Kutipan untuk Dibaca -
• • • •

Namun faktanya, Putusan MK No. 45/PUU-IX/2011 tersebut menimbulkan polemik tafsir berkaitan dengan kejelasan dan cakupan status kawasan hutan yang berlaku sekarang. Hal ini didasarkan pada Putusan MK No. 45 tersebut yang menampilkan dualisme tentang status kawasan hutan. Berdasakan Putusan MK No. 45, terhadap kawasan hutan yang telah ditunjuk Menhut sebelum tanggal 21 Pebruari 2012 berarti kawasan hutan tersebut niscaya dimaknai telah ditetapkan sebagai kawasan hutan (vide Pasal 81 UU No. 41/1999). Sedangkan areal hutan setelah tanggal 21 Pebruari 2012 yang belum ditunjuk sebagai kawasan hutan yang akan dijadikan kawasan hutan harus melalui proses pengukuhan hutan lebih dahulu sebelum ditetapkan sebagai kawasan hutun (vide Pasal 1 ayat 3 UU No. 41/1999).
Ibarat anak kunci, putusan MK yang membatalkan frasa ‘ditunjuk dan atau’ pada pasal 1 angka 3 UU No. 41/1999, adalah pembuka kotak pandora persoalan pemanfaatan ruang hutan. Pasca putusan MK bernomor 45/PUU-IX/2011 tersebut, persoalan pemanfaatan ruang hutan yang sebelumnya memang sudah rumit, menjadi semakin kusut. Pasalnya, semua pihak menafsirkan putusan tersebut menurut versinya sendiri.
Direktur Program Tropenbos International Petrus Gunarso mengibaratkan putusan MK tersebut ”tsunami” sektor kehutanan karena terkait dengan pemanfaatan kawasan hutan yang sudah ada. Namun, dia menilai, saat ini merupakan momentum penataan kawasan hutan berjenjang dari tingkat rakyat sampai ke pemerintah pusat. Langkah ini sangat relevan untuk mengatasi konflik sosial yang bermunculan saat ini. Sementara itu, Yance Arizona menyatakan bahwa putusan MK tersebut ”Tidak mengubah kedudukan kawasan hutan yang simpang siur sampai hari ini. Bahkan menimbulkan tafsir yang beragam setelah putusan tersebut dibacakan oleh hakim konstitusi”.

• • • •

Tugas yang Dikerjakan -
1 – Bisakah Anda mengubah paragraf dalam kutipan di atas yang diawali "Direktur Program Tropenbos International" menjadi daftar poin yang lebih ringkas tanpa menghilangkan fakta utamanya?
2 – Bisakah Anda mengembalikan tanpa perubahan bagian kutipan di atas yang dimulai dengan "Ibarat anak kunci, putusan" dan berlanjut hingga "menurut versinya sendiri."?

Data yang Disediakan -
• • • •

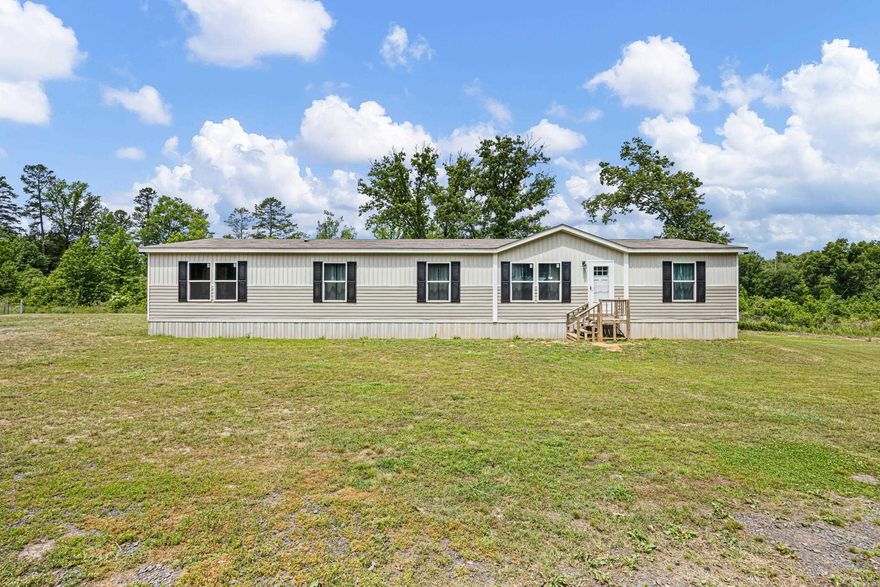 Beautiful 4-bedroom, 2-bath home offering 2,432 sq ft of living space on 10.82 peaceful acres with privacy, wildlife, and room to enjoy country living at its best. This spacious home features walk-in closets, a large dining area, split living room, extra den, very large laundry room, and handicap accessibility. The open layout is perfect for entertaining and hosting large family gatherings and holidays. Step outside to enjoy the covered back porch where you can relax and watch the abundant wildlife, including deer that frequent the property year after year. The above-ground pool provides the perfect summer hangout, while the artesian well is an added bonus for outdoor use and the duck pond. Kids will love the wide-open space to run and play. The property borders Rose Creek, giving you access to fishing, playing in the water, and even searching for arrowheads. Additional features include a storage building with electric and workbench, another storage shed, and beautiful natural surroundings. Conveniently located near outdoor recreation with Petit Jean State Park only about 10–15 minutes away for hiking and family adventures. The Petit Jean River at Pontoon is nearby.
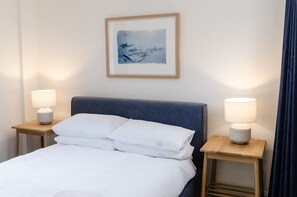 Habitación de hotel con cama, dos mesitas de noche con lámparas, un cuadro enmarcado en la pared y una cortina azul.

• • • •

Jawaban yang Diharapkan -
1 –
- Petrus Gunarso, Direktur Program Tropenbos International, mengibaratkan putusan MK sebagai "tsunami" bagi sektor kehutanan karena menyangkut pemanfaatan kawasan hutan yang sudah ada.
- Menurutnya, saat ini adalah momentum untuk menata kawasan hutan secara berjenjang, dari tingkat rakyat sampai pemerintah pusat.
- Langkah itu dinilai sangat relevan untuk mengatasi konflik sosial yang kini bermunculan.
- Yance Arizona menyatakan putusan tersebut tidak mengubah kedudukan kawasan hutan yang masih simpang siur. Menurutnya, putusan itu bahkan memunculkan beragam tafsir setelah dibacakan hakim konstitusi.

2 –
Ibarat anak kunci, putusan MK yang membatalkan frasa ‘ditunjuk dan atau’ pada pasal 1 angka 3 UU No. 41/1999, adalah pembuka kotak pandora persoalan pemanfaatan ruang hutan. Pasca putusan MK bernomor 45/PUU-IX/2011 tersebut, persoalan pemanfaatan ruang hutan yang sebelumnya memang sudah rumit, menjadi semakin kusut. Pasalnya, semua pihak menafsirkan putusan tersebut menurut versinya sendiri.